Technology: The Detection and Response Stack
On-prem teams typically build the detection layer from a mix of open source and commercial tools. The stack that shows up most often in mid-market SaaS, MSPs, defence and manufacturing shops, and healthcare environments is consistent.
Host and log detection. Splunk is the enterprise standard where budget and scale support it. Wazuh is the agent-based open source SIEM common in mid-market shops, pulling host logs, file integrity events, and CIS benchmark deviations into a single console. Both feed the triage queue with the host-level signal.
Network detection. Security Onion is the common companion for network monitoring, running Zeek and Suricata against a span port or network tap, with full packet capture available when storage allows it. For environments where east-west traffic is the hardest thing to see, it's often the difference between catching lateral movement and missing it.
Endpoint detection and response. A commercial EDR such as CrowdStrike, SentinelOne, or Microsoft Defender for Endpoint sits on production and workforce endpoints, providing process telemetry and containment actions that agent-based SIEMs don't handle as cleanly.
Out-of-band management telemetry on tenant hardware. BMC, iDRAC, iLO, and IPMI audit trails belong in the IR evidence trail when the tenant owns the hardware. The management plane is a dedicated network and nobody forwards its logs anywhere by default, which is exactly where an attacker in a serious hardware compromise scenario will be. Forwarding management-plane logs into the SIEM closes that gap.
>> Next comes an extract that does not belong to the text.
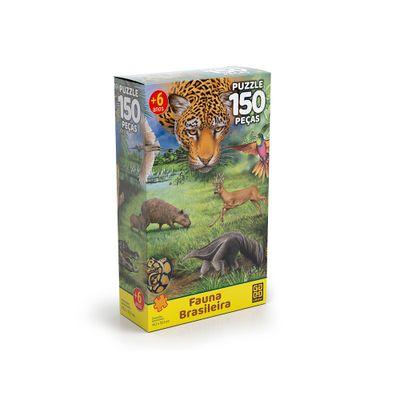 qc-150-pecas-fauna-embalagem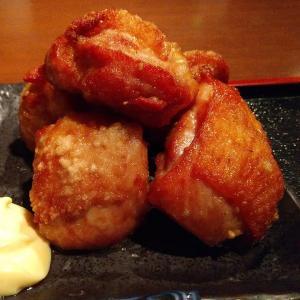 【銀座】焼鳥のんちゃんの唐揚げ定食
Ticketing as the response system of record. JIRA, ServiceNow, Linear, or Azure DevOps Boards is where the incident ticket lives and where the evidence accumulates. The ticket links to the alert that triggered it, carries the containment and eradication steps, attaches forensic artifacts, and closes with the post-incident review. The ticketing and SLA workflow guide walks through how IR tickets thread through the same SLA model used for vulnerability remediation.
Pre-Staging Forensic Capacity
This is the single biggest operational difference between cloud IR and on-prem IR, and where most on-prem programs have the largest gap. In a cloud environment, forensic capacity is elastic: snapshot a suspect workload, spin up a forensic instance in a different account or availability zone, investigate without touching production. Compute and storage are on tap.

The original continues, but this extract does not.